Locate the line that contains "Observing the image, does". Retype it and every line after it to the end of the records, exactly, but not the pictures.

Items »
_____

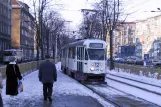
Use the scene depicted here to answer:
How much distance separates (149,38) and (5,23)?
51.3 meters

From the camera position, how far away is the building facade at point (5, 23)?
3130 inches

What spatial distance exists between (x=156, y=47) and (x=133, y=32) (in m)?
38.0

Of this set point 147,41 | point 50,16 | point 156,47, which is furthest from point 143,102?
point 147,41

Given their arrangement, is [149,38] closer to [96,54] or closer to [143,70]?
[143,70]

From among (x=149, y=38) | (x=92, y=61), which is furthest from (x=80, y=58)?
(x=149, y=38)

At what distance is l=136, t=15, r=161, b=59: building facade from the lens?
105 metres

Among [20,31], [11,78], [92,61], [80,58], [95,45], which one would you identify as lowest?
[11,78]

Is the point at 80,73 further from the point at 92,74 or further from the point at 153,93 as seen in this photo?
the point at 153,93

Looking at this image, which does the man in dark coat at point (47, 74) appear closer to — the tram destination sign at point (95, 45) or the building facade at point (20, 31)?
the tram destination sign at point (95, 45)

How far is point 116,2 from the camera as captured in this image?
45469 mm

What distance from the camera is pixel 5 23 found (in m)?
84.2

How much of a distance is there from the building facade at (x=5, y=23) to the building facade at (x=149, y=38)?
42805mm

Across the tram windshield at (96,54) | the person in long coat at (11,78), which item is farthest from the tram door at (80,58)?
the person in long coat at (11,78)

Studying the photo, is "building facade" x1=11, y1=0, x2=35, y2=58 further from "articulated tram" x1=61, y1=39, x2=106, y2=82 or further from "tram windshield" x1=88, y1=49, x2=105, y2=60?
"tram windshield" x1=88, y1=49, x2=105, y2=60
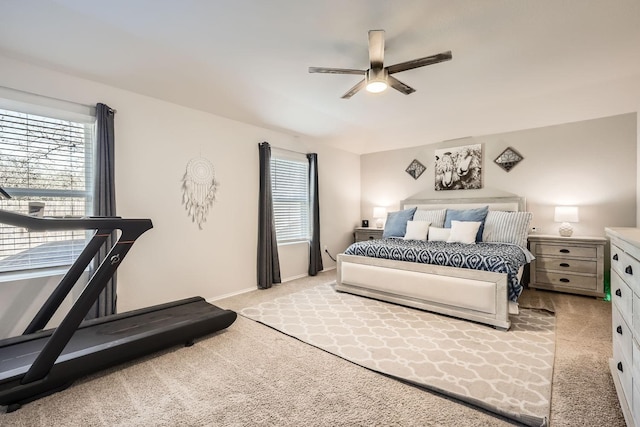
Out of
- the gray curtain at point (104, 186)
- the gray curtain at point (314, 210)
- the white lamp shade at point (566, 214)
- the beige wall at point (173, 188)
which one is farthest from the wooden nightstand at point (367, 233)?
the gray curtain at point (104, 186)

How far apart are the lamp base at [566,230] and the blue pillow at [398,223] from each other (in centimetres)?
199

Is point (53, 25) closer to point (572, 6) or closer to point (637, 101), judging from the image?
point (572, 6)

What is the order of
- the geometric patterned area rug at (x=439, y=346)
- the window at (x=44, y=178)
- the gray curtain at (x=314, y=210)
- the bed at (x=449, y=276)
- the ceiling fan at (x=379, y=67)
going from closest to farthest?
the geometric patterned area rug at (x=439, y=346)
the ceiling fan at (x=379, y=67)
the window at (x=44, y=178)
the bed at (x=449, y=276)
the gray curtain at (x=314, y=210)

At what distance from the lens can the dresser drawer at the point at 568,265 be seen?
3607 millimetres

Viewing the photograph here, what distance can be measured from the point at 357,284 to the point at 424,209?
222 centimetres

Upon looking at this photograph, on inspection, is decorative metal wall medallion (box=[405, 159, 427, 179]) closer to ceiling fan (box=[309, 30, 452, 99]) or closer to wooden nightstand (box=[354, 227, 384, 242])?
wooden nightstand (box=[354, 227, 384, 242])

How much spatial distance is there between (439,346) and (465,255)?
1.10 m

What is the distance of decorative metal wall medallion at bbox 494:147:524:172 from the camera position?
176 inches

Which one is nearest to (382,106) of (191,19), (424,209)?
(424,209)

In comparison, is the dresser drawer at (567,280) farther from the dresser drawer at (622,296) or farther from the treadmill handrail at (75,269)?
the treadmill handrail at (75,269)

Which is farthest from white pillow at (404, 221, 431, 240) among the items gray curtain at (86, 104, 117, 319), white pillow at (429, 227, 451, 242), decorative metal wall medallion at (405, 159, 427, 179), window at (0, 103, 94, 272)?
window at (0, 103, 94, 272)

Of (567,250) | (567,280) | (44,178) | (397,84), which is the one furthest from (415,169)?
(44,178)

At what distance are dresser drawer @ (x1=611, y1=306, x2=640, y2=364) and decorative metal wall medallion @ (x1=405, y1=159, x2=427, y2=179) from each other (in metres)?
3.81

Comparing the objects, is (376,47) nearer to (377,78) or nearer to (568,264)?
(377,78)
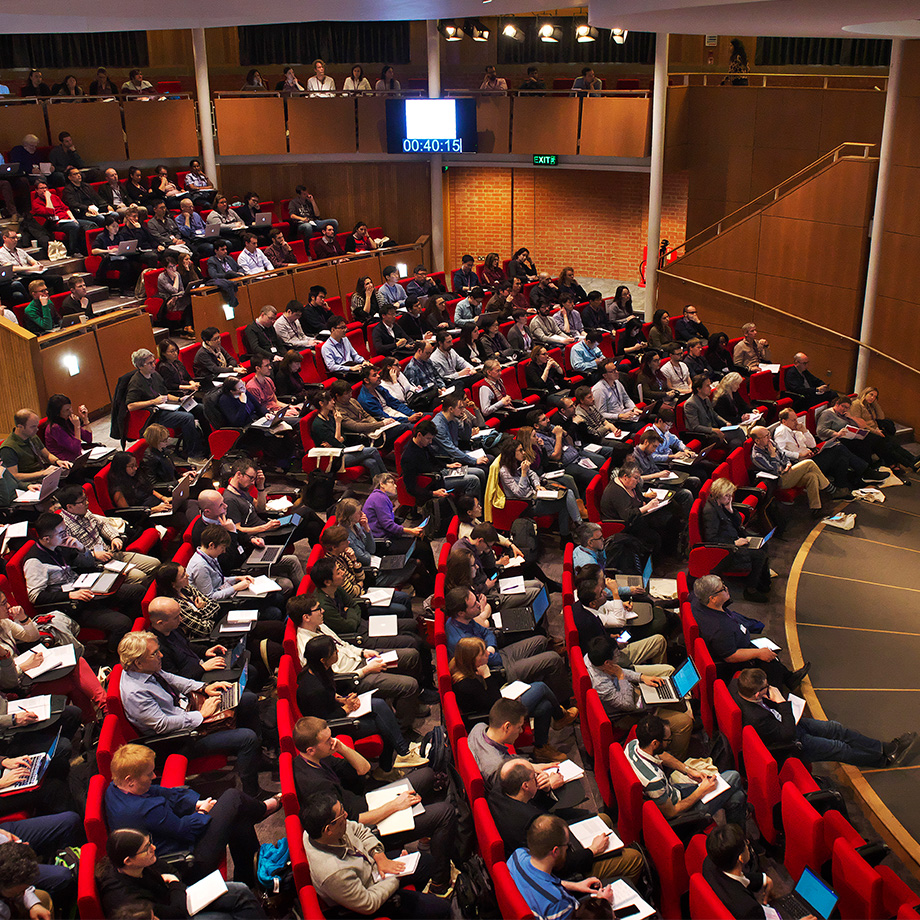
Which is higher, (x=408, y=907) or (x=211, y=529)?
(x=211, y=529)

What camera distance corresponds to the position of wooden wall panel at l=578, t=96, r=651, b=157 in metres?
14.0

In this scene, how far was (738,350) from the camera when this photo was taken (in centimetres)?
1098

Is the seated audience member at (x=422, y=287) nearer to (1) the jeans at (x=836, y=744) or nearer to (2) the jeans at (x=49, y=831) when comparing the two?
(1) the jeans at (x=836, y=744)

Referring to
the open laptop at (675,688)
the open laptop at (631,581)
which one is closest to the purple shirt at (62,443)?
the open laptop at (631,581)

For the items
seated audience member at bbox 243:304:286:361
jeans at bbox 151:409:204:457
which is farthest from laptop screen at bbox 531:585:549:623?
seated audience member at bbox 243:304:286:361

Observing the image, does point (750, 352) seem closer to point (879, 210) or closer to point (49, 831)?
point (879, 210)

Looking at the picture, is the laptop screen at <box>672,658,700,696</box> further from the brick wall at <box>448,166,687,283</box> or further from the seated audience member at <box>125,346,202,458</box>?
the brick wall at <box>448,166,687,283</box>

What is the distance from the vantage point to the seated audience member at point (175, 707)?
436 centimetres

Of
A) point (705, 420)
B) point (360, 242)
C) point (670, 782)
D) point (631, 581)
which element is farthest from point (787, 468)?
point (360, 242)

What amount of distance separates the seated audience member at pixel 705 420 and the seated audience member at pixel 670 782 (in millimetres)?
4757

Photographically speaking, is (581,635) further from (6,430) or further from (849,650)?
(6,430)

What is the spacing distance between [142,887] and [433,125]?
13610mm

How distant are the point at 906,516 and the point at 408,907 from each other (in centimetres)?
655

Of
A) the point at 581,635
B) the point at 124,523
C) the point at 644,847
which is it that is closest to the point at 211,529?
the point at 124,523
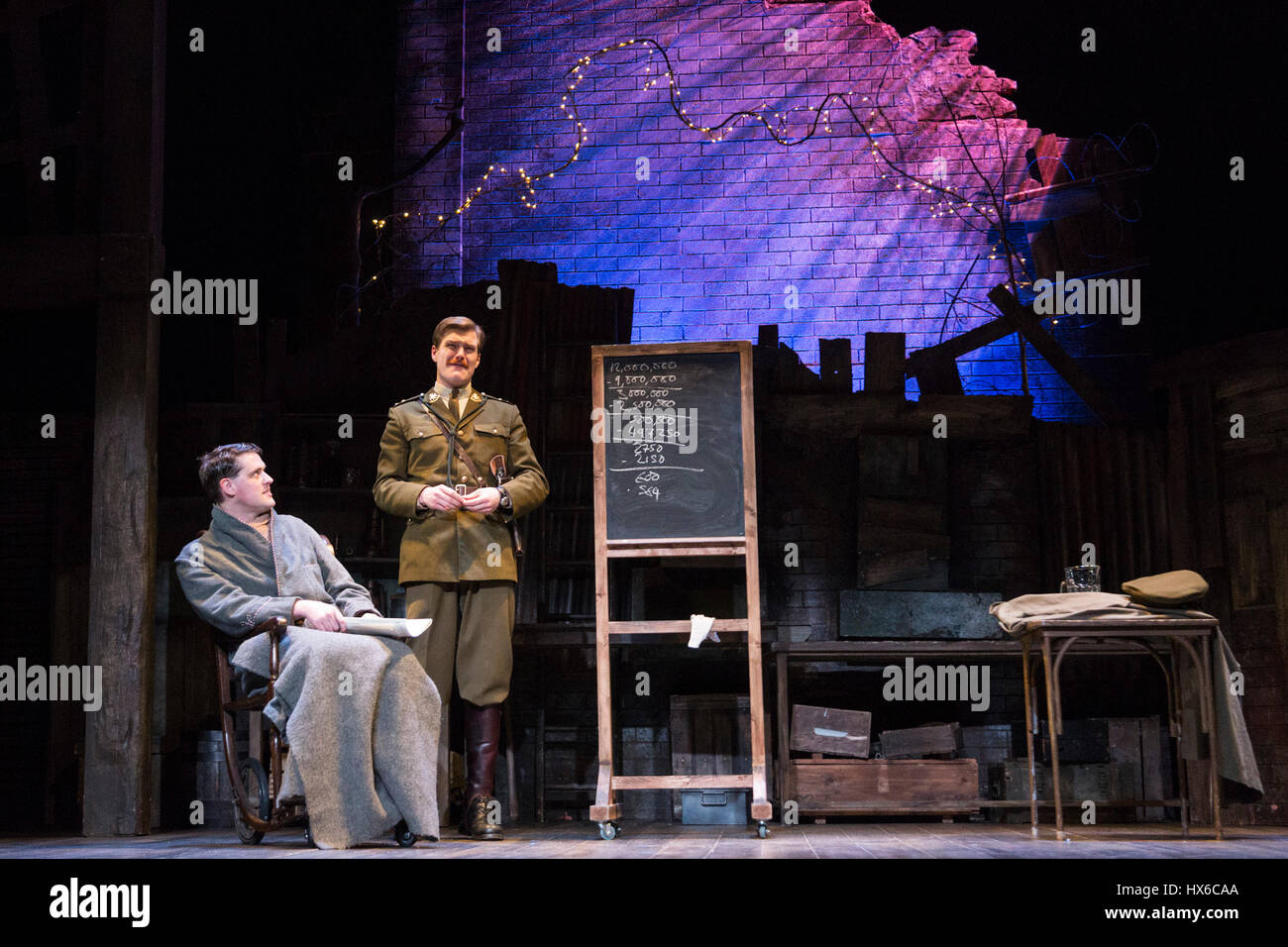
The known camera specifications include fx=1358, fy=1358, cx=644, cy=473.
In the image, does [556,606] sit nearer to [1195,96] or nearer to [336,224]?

_____

Task response »
Observing the image, does point (750, 352) seem closer to point (879, 210) or closer to point (49, 831)?
point (879, 210)

Looking at the picture, is the laptop screen at <box>672,658,700,696</box> further from the brick wall at <box>448,166,687,283</box> or further from the seated audience member at <box>125,346,202,458</box>?
the brick wall at <box>448,166,687,283</box>

What is the distance from the vantage point to the seated audience member at point (175, 707)?
436 centimetres

Of
A) point (705, 420)
B) point (360, 242)
C) point (670, 782)
D) point (631, 581)
which element is farthest from point (787, 468)?
point (360, 242)

What amount of distance separates the seated audience member at pixel 705 420 and the seated audience member at pixel 670 782 (in millimetres)?
4757

Photographically speaking, is (581,635) further from (6,430) or further from (849,650)?
(6,430)

What is the spacing distance between [142,887] and [433,125]?
13610mm

How distant are the point at 906,516 and the point at 408,907 from each other (in centimetres)?
655

Of
A) the point at 581,635
B) the point at 124,523
C) the point at 644,847
which is it that is closest to the point at 211,529?
the point at 124,523
The known camera specifications include fx=1358, fy=1358, cx=644, cy=473.
In the image, does [556,606] sit nearer to [1195,96] or nearer to [336,224]?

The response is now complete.